**ИЗБРАННЫЙ ОТРЫВОК:**
# # # #
Пока я не вижу, кто лучше великого искусства может это делать в принципе. И не так мало людей… Вы как пример очень нишевого искусства привели оперу. Но опера, с одной стороны, рождалась как народное искусство (в Италии, прежде всего), потом была апроприирована, и она действительно некоторое время была безумно дорогая, поэтому стала очень нишевой. Но сейчас благодаря HD-просмотрам, кинематографу, компьютерам и так далее ее смотрят миллионы людей во всём мире.

Вы назвали цифру 4–5% — но это много. Это миллионы, десятки миллионов, сотни миллионов людей. Это совсем не плохая цифра. Если 4–5% грамотных людей прочитают того или иного великого писателя, это значит, что этот писатель не умер. Это хорошо, это хороший показатель.

Так что вопрос не в том или ином конкретном культурном формате. Мне было бы жалко, если бы, не знаю, Толстого или Шекспира перестали читать. Но в конце концов, дело же не в этом. Дело в том, чтобы человек знал, чем ему жить, как ему выходить за пределы собственной личности, как ему понимать других, в какой перспективе ему осмыслять собственные проблемы. Если что-то лучше великого искусства будет выполнять эту функцию — ну, и хорошо.

Роман Доброхотов: Это как раз интересный вопрос о роли классического искусства для широкой аудитории. То есть если мы возьмем любых классиков — классическая опера для современников была современной модной музыкой, которую обсуждали, которая осмысляла текущие события, в том числе даже и политические иногда. То же самое с русскими классиками. Тогда, когда они были живы, они были модными писателями, которых читали все, обсуждали, которые сами реагировали на какие-то сиюминутные политические события. То есть никто их в момент, когда они производили свои великие творения, не осмыслял в историческом контексте. Они были такими модными ребятами, которых все обсуждали.

А сегодня эту роль, скорее, играют какие-то, не знаю, сериалы — какая-нибудь «Белая орхидея» (или что там сейчас все обсуждают?). Эти вещи как-то больше связывают людей между собой, когда они встречаются и спрашивают: «Ты смотрел, ты слышал?» В этом смысле замена произошла. Уже никто, естественно, при встрече не будет спрашивать: «Прочел ли ты Достоевского?»

Это нормально. Вопрос только в том, насколько равноценна эта замена. Я не сторонник тех, кто поддерживает идею идиократии, — того, что человечество становится более тупым со временем. Но факт ведь в том, что, наверное, даже если общество, наоборот, становится более интеллектуальным, тем не менее, замена классической литературы на литературу нынешнюю, современную всё-таки, наверное, не совсем равноценная. Можем ли мы назвать хотя бы одного автора — будь то, не знаю, писатель, режиссер, композитор — кто в истории мог бы занять место, сопоставимое с классиками второй половины XIX века? Кто это? Не знаю, Сорокин с Пелевиным? Кто может претендовать на столь же весомую роль?
# # # #
**ВЫБОРКА ДАННЫХ:**
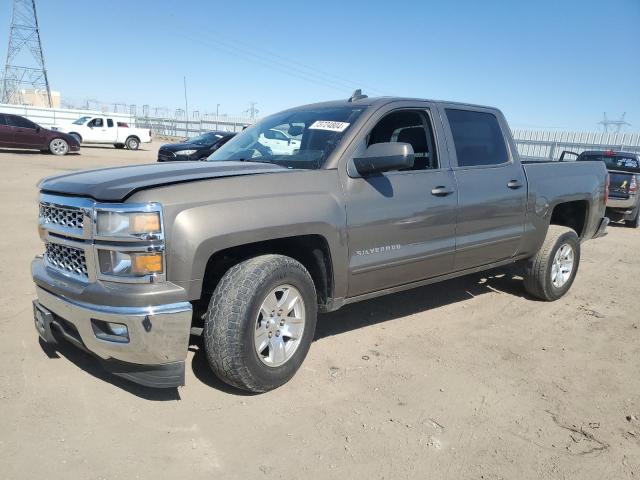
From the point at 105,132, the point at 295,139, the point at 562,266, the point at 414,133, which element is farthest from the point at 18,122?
# # # #
**ЗАДАНИЕ:** Пожалуйста, воспроизведите дословно участок отрывка о классическом искусстве (он приведен выше), начиная со слов «Так что вопрос» и заканчивая словами «ну, и хорошо.».

**ПОЛНЫЙ ОТВЕТ:**
Так что вопрос не в том или ином конкретном культурном формате. Мне было бы жалко, если бы, не знаю, Толстого или Шекспира перестали читать. Но в конце концов, дело же не в этом. Дело в том, чтобы человек знал, чем ему жить, как ему выходить за пределы собственной личности, как ему понимать других, в какой перспективе ему осмыслять собственные проблемы. Если что-то лучше великого искусства будет выполнять эту функцию — ну, и хорошо.